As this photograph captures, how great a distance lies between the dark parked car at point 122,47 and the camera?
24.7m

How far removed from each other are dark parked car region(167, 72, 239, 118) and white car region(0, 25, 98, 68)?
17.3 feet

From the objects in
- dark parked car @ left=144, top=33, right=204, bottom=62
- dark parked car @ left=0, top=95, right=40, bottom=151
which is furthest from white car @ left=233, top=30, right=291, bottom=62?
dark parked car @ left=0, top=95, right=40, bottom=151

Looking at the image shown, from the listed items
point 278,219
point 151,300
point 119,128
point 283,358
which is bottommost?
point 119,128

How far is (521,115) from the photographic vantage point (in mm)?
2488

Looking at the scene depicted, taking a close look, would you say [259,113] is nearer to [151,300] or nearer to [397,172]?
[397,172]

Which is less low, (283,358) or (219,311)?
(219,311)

__Objective__
Restate the final lines of the listing above word for word, beginning at the line that contains "From the objects in".

__Result__
From the objects in
- dark parked car @ left=144, top=33, right=204, bottom=62
- dark parked car @ left=0, top=95, right=40, bottom=151
which is furthest from white car @ left=233, top=30, right=291, bottom=62?
dark parked car @ left=0, top=95, right=40, bottom=151

Looking at the image shown, from the listed items
point 278,219
point 151,300
point 119,128
point 283,358
which is bottommost?
point 119,128

How far is (521,115) from the photographic vantage point (in mm)?
2488

Looking at the scene depicted, taking a close look, would you say [259,113] is nearer to [151,300] or nearer to [397,172]?
[397,172]

Which is less low, (283,358) or (219,311)?
(219,311)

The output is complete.